Kategori : Cerita Unik | Komentar : (8)

Menyimak judul posting diatas, tentu anda tidak akan percaya ?

Bagaimana bisa, bukankah telor yang harusnya dierami seekor induk ayam.

Kalo uang ? ah, masak iya …?

Namun kejadian ini memang benar-benar pernah terjadi seperti kisah unik lainnya yang sudah didi posting sebelumnya dalam blog ini. Kali ini fakta yang dihadirkan justru sangat kuat. Karena sang pelaku sendiri juga tinggal satu RT dengan didi. Dan baru saja hari minggu kemaren (29 Juni 2008) ia mengakui hal tersebut.

Kisah ini bermula ketika Mang Sapri (bukan nama sebenarnya) memiliki uang yang banyak, katanya ada sekitar 2 jutaan lebih. Dan saat ia sampai dirumah, justru ia kebingungan. Ia bermaksud menyimpan uang itu tanpa sepengetahuan istrinya. Lagi pula uang kali ini bukan bagian dari gaji pikirnya. Bahkan uang gaji bulanan sudah ia setorkan pada istrinya 1 minggu yang lalu.

Ketika dikamar, ia pun sibuk mencari tempat yang aman untuk uang itu. Di almari, di dalam sepatu, dan dibawah kasur tidak membuat hatinya tenang. Sedangkan untuk menyimpan di Bank, ia takut ketahuan istrinya. Maklum buku tabungan dipegang sang istri. Bolak balik Mang Sapri berjalan didalam kamarnya dengan hati gelisah.

Saat ia melihat keluar melalui jendela kamar, terlihatlah seekor ayam yang sedang berkokok nyaring.

“ Kukuruyuk ….. ! Kukukruyuk ……!”

“ O iya, ….. hehehe, pasti itu tempat paling aman ! ,” gumam Mang Sapri.

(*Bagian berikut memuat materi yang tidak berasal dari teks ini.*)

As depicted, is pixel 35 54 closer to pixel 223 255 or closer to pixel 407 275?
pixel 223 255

Ternyata kandang ayam menjadi tempat yang paling aman menurutnya. Bergegas ia menghitung uang yang akan disimpannya itu kedalam dompetnya yang satu lagi. Dan tak lupa ia pun membungkusnya dengan plastik supaya bersih dari kotoran.

Guna memastikan situasi “aman terkendali”, Mang Sapri tak lupa melhat keberadaan istrinya. Kebetulan sang istri sedang sibuk di dapur menyiapkan makanan buatnya.

Hmm….,

Dengan senyum terkembang, Mang Sapri bergegas menuju kandang ayam dibelakang rumahnya. Sesampainya di kandang ayam, kebetulan ia menemukan 2 ekor ayam yang sedang bertelor. Dengan sigap Mang Sapri memasukkan dompet berisi uang itu kesalah satu tempat ayam itu. Tak lupa matanya selalu awas terhadap kemungkinan aksinya terlihat oleh orang lain.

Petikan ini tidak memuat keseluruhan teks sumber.